В хлеву грохнул выстрел.
Максим кинулся туда.
На залитой вином шинели, грянувшись вниз лицом, лежал Яков Блинов. Правая разутая нога его еще дергалась, из затылка в стену тугой струей била кровь. Григоров сидел перед ним на корточках и, закусив бороду, глухо рыдал.
– Сам? – спросил Максим.
– Сам… Уговорились оба… Духу не хватает… И зачем пуля пощадила меня на фронте?
Максим потоптался немного и тронул Григорова за плечо.
– Едем.
– Куда ехать?
– Заладил свое, куда да куда… Вставай.
Под руки он поднял больного товарища и вывел из хлева.
Потом вернулся, вышарил в карманах у мертвого жестяную коробочку с махоркой, спички, поцеловал его в губы и, захватив пустое ведро и две винтовки, вышел сам.
– Ну, буланка, вывози.
Тронули улицей.
И сразу со всех сторон налетели попутчики. Оборванные, усталые и обозленные, они просили, стонали, ругались.
– Я не в силах идти, я погибаю…
– Братцы, посадите…
– Станица!.. Годок!.. Какими судьбами?.. – Перед арбой стоял Васька Галаган. Голова его была обмотана грязной тряпкой, сквозь которую проступила и черной лепешкой запеклась кровь. – Здорово, сват, – небрежно кивнул он и Григорову. – Подвезете версту-другую?.. Мне только своих догнать.
– Вася! – обрадованно воскликнул Максим. – Какой разговор? Садись, друг.
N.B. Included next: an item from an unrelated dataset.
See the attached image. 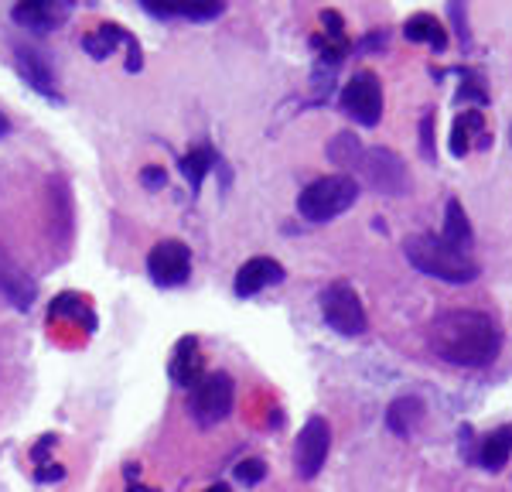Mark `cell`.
Instances as JSON below:
<instances>
[{"mask_svg": "<svg viewBox=\"0 0 512 492\" xmlns=\"http://www.w3.org/2000/svg\"><path fill=\"white\" fill-rule=\"evenodd\" d=\"M431 349L437 359L451 366L482 369L495 363L502 349V328L492 315L475 308L444 311L431 325Z\"/></svg>", "mask_w": 512, "mask_h": 492, "instance_id": "cell-1", "label": "cell"}, {"mask_svg": "<svg viewBox=\"0 0 512 492\" xmlns=\"http://www.w3.org/2000/svg\"><path fill=\"white\" fill-rule=\"evenodd\" d=\"M403 253H407L410 267H417L420 274L434 277V281H448V284H472L478 277V264L468 257L465 250L451 246L444 236H431L420 233L410 236L403 243Z\"/></svg>", "mask_w": 512, "mask_h": 492, "instance_id": "cell-2", "label": "cell"}, {"mask_svg": "<svg viewBox=\"0 0 512 492\" xmlns=\"http://www.w3.org/2000/svg\"><path fill=\"white\" fill-rule=\"evenodd\" d=\"M355 199H359V185L349 175H325L315 178L301 195H297V212L308 223H328L349 212Z\"/></svg>", "mask_w": 512, "mask_h": 492, "instance_id": "cell-3", "label": "cell"}, {"mask_svg": "<svg viewBox=\"0 0 512 492\" xmlns=\"http://www.w3.org/2000/svg\"><path fill=\"white\" fill-rule=\"evenodd\" d=\"M355 168H359V175L366 178V185L379 195L400 199V195L410 192L407 161H403L396 151H390V147H366V151L359 154V161H355Z\"/></svg>", "mask_w": 512, "mask_h": 492, "instance_id": "cell-4", "label": "cell"}, {"mask_svg": "<svg viewBox=\"0 0 512 492\" xmlns=\"http://www.w3.org/2000/svg\"><path fill=\"white\" fill-rule=\"evenodd\" d=\"M236 404V383L229 373H209L192 387V400H188V410H192L198 428H216V424L226 421L233 414Z\"/></svg>", "mask_w": 512, "mask_h": 492, "instance_id": "cell-5", "label": "cell"}, {"mask_svg": "<svg viewBox=\"0 0 512 492\" xmlns=\"http://www.w3.org/2000/svg\"><path fill=\"white\" fill-rule=\"evenodd\" d=\"M321 315H325L328 328H335L338 335H362L369 328V318H366V308H362L359 294H355V287L349 284H328L325 291H321Z\"/></svg>", "mask_w": 512, "mask_h": 492, "instance_id": "cell-6", "label": "cell"}, {"mask_svg": "<svg viewBox=\"0 0 512 492\" xmlns=\"http://www.w3.org/2000/svg\"><path fill=\"white\" fill-rule=\"evenodd\" d=\"M342 110L345 117H352L362 127H376L383 120V82L376 72L362 69L345 82L342 89Z\"/></svg>", "mask_w": 512, "mask_h": 492, "instance_id": "cell-7", "label": "cell"}, {"mask_svg": "<svg viewBox=\"0 0 512 492\" xmlns=\"http://www.w3.org/2000/svg\"><path fill=\"white\" fill-rule=\"evenodd\" d=\"M147 274L158 287H178L192 277V250L181 240H161L147 253Z\"/></svg>", "mask_w": 512, "mask_h": 492, "instance_id": "cell-8", "label": "cell"}, {"mask_svg": "<svg viewBox=\"0 0 512 492\" xmlns=\"http://www.w3.org/2000/svg\"><path fill=\"white\" fill-rule=\"evenodd\" d=\"M328 448H332V428H328L325 417H311L301 428V438L294 445V469L301 479H315L328 458Z\"/></svg>", "mask_w": 512, "mask_h": 492, "instance_id": "cell-9", "label": "cell"}, {"mask_svg": "<svg viewBox=\"0 0 512 492\" xmlns=\"http://www.w3.org/2000/svg\"><path fill=\"white\" fill-rule=\"evenodd\" d=\"M158 21H216L226 11V0H137Z\"/></svg>", "mask_w": 512, "mask_h": 492, "instance_id": "cell-10", "label": "cell"}, {"mask_svg": "<svg viewBox=\"0 0 512 492\" xmlns=\"http://www.w3.org/2000/svg\"><path fill=\"white\" fill-rule=\"evenodd\" d=\"M0 294L11 301L18 311H28L38 301V284L31 274H24V267L11 253L0 246Z\"/></svg>", "mask_w": 512, "mask_h": 492, "instance_id": "cell-11", "label": "cell"}, {"mask_svg": "<svg viewBox=\"0 0 512 492\" xmlns=\"http://www.w3.org/2000/svg\"><path fill=\"white\" fill-rule=\"evenodd\" d=\"M14 65H18L21 79L28 82L38 96H45V100H52V103H65L59 86H55L52 69H48V62L41 59L38 52H31V48H14Z\"/></svg>", "mask_w": 512, "mask_h": 492, "instance_id": "cell-12", "label": "cell"}, {"mask_svg": "<svg viewBox=\"0 0 512 492\" xmlns=\"http://www.w3.org/2000/svg\"><path fill=\"white\" fill-rule=\"evenodd\" d=\"M280 281H284V267H280L274 257H253L239 267L233 287H236L239 298H253V294L263 291V287L280 284Z\"/></svg>", "mask_w": 512, "mask_h": 492, "instance_id": "cell-13", "label": "cell"}, {"mask_svg": "<svg viewBox=\"0 0 512 492\" xmlns=\"http://www.w3.org/2000/svg\"><path fill=\"white\" fill-rule=\"evenodd\" d=\"M202 366H205V359H202V352H198V339H195V335H185V339H181L178 346H175V352H171L168 376L178 383V387L192 390L195 383L205 376Z\"/></svg>", "mask_w": 512, "mask_h": 492, "instance_id": "cell-14", "label": "cell"}, {"mask_svg": "<svg viewBox=\"0 0 512 492\" xmlns=\"http://www.w3.org/2000/svg\"><path fill=\"white\" fill-rule=\"evenodd\" d=\"M117 45L134 48V45H137V38L130 35L127 28H120V24H99V28H93L86 38H82V48H86V52L93 55L96 62L110 59V55L117 52Z\"/></svg>", "mask_w": 512, "mask_h": 492, "instance_id": "cell-15", "label": "cell"}, {"mask_svg": "<svg viewBox=\"0 0 512 492\" xmlns=\"http://www.w3.org/2000/svg\"><path fill=\"white\" fill-rule=\"evenodd\" d=\"M420 421H424V404L417 397H400L386 410V428L400 434V438H410L420 428Z\"/></svg>", "mask_w": 512, "mask_h": 492, "instance_id": "cell-16", "label": "cell"}, {"mask_svg": "<svg viewBox=\"0 0 512 492\" xmlns=\"http://www.w3.org/2000/svg\"><path fill=\"white\" fill-rule=\"evenodd\" d=\"M509 455H512V428H499V431L485 434L482 448H478L475 458H478V465H482V469L502 472V469H506V462H509Z\"/></svg>", "mask_w": 512, "mask_h": 492, "instance_id": "cell-17", "label": "cell"}, {"mask_svg": "<svg viewBox=\"0 0 512 492\" xmlns=\"http://www.w3.org/2000/svg\"><path fill=\"white\" fill-rule=\"evenodd\" d=\"M403 35L410 41H424V45H431L434 52H444L448 48V31H444V24L434 18V14H414V18L407 21V28H403Z\"/></svg>", "mask_w": 512, "mask_h": 492, "instance_id": "cell-18", "label": "cell"}, {"mask_svg": "<svg viewBox=\"0 0 512 492\" xmlns=\"http://www.w3.org/2000/svg\"><path fill=\"white\" fill-rule=\"evenodd\" d=\"M55 4H59V0H21V4L14 7V18L21 24H28V28L48 31L62 21V14L55 11Z\"/></svg>", "mask_w": 512, "mask_h": 492, "instance_id": "cell-19", "label": "cell"}, {"mask_svg": "<svg viewBox=\"0 0 512 492\" xmlns=\"http://www.w3.org/2000/svg\"><path fill=\"white\" fill-rule=\"evenodd\" d=\"M48 318H72V322H79V325H86L89 332L96 328V315H93V308L86 305V298L82 294H72V291H65L59 294V298L48 305Z\"/></svg>", "mask_w": 512, "mask_h": 492, "instance_id": "cell-20", "label": "cell"}, {"mask_svg": "<svg viewBox=\"0 0 512 492\" xmlns=\"http://www.w3.org/2000/svg\"><path fill=\"white\" fill-rule=\"evenodd\" d=\"M219 164V158H216V151H212L209 144H198V147H192V151L181 158V175L188 178V185H192V192H198L202 188V182H205V175H209L212 168Z\"/></svg>", "mask_w": 512, "mask_h": 492, "instance_id": "cell-21", "label": "cell"}, {"mask_svg": "<svg viewBox=\"0 0 512 492\" xmlns=\"http://www.w3.org/2000/svg\"><path fill=\"white\" fill-rule=\"evenodd\" d=\"M444 240L451 246H458V250H468V246H472V223H468L465 205L458 199H451L448 209H444Z\"/></svg>", "mask_w": 512, "mask_h": 492, "instance_id": "cell-22", "label": "cell"}, {"mask_svg": "<svg viewBox=\"0 0 512 492\" xmlns=\"http://www.w3.org/2000/svg\"><path fill=\"white\" fill-rule=\"evenodd\" d=\"M482 127V113L478 110H468L465 117H458L454 123V134H451V154L454 158H465L468 154V137H472V130Z\"/></svg>", "mask_w": 512, "mask_h": 492, "instance_id": "cell-23", "label": "cell"}, {"mask_svg": "<svg viewBox=\"0 0 512 492\" xmlns=\"http://www.w3.org/2000/svg\"><path fill=\"white\" fill-rule=\"evenodd\" d=\"M362 154L359 141H355L352 134H338L332 144H328V158H332L335 164H355Z\"/></svg>", "mask_w": 512, "mask_h": 492, "instance_id": "cell-24", "label": "cell"}, {"mask_svg": "<svg viewBox=\"0 0 512 492\" xmlns=\"http://www.w3.org/2000/svg\"><path fill=\"white\" fill-rule=\"evenodd\" d=\"M236 479L243 482V486H260V482L267 479V462H263V458H243V462L236 465Z\"/></svg>", "mask_w": 512, "mask_h": 492, "instance_id": "cell-25", "label": "cell"}, {"mask_svg": "<svg viewBox=\"0 0 512 492\" xmlns=\"http://www.w3.org/2000/svg\"><path fill=\"white\" fill-rule=\"evenodd\" d=\"M420 151H424L427 161H437V151H434V117H431V113L420 120Z\"/></svg>", "mask_w": 512, "mask_h": 492, "instance_id": "cell-26", "label": "cell"}, {"mask_svg": "<svg viewBox=\"0 0 512 492\" xmlns=\"http://www.w3.org/2000/svg\"><path fill=\"white\" fill-rule=\"evenodd\" d=\"M35 479L38 482H59V479H65V469L59 462H41L35 469Z\"/></svg>", "mask_w": 512, "mask_h": 492, "instance_id": "cell-27", "label": "cell"}, {"mask_svg": "<svg viewBox=\"0 0 512 492\" xmlns=\"http://www.w3.org/2000/svg\"><path fill=\"white\" fill-rule=\"evenodd\" d=\"M140 182H144L154 192V188L168 185V175H164V168H144V171H140Z\"/></svg>", "mask_w": 512, "mask_h": 492, "instance_id": "cell-28", "label": "cell"}, {"mask_svg": "<svg viewBox=\"0 0 512 492\" xmlns=\"http://www.w3.org/2000/svg\"><path fill=\"white\" fill-rule=\"evenodd\" d=\"M11 134V120L4 117V110H0V137H7Z\"/></svg>", "mask_w": 512, "mask_h": 492, "instance_id": "cell-29", "label": "cell"}, {"mask_svg": "<svg viewBox=\"0 0 512 492\" xmlns=\"http://www.w3.org/2000/svg\"><path fill=\"white\" fill-rule=\"evenodd\" d=\"M127 492H158V489H147V486H134V482H130V486H127Z\"/></svg>", "mask_w": 512, "mask_h": 492, "instance_id": "cell-30", "label": "cell"}, {"mask_svg": "<svg viewBox=\"0 0 512 492\" xmlns=\"http://www.w3.org/2000/svg\"><path fill=\"white\" fill-rule=\"evenodd\" d=\"M205 492H233V489H229V486H222V482H219V486H209Z\"/></svg>", "mask_w": 512, "mask_h": 492, "instance_id": "cell-31", "label": "cell"}]
</instances>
Галаган вспрыгнул на арбу.
Остальные не отставали и на разные голоса тянули:
– И я… И меня… Не покиньте на погибель…
– Ходи мимо! – вызверился моряк. – Лошадь, она не железная!
И еще Максим принял на арбу путавшегося в долгополом больничном халате мальчишку.
Уселись тесно, спина к спине.
– Откуда, сынок?
– Из лазарета, дяденька, убежал. Я здоровый, никого не заражу, ты меня не прогоняй… Я только измучился с дороги и от голоду… Во рту запеклось, покурить бы.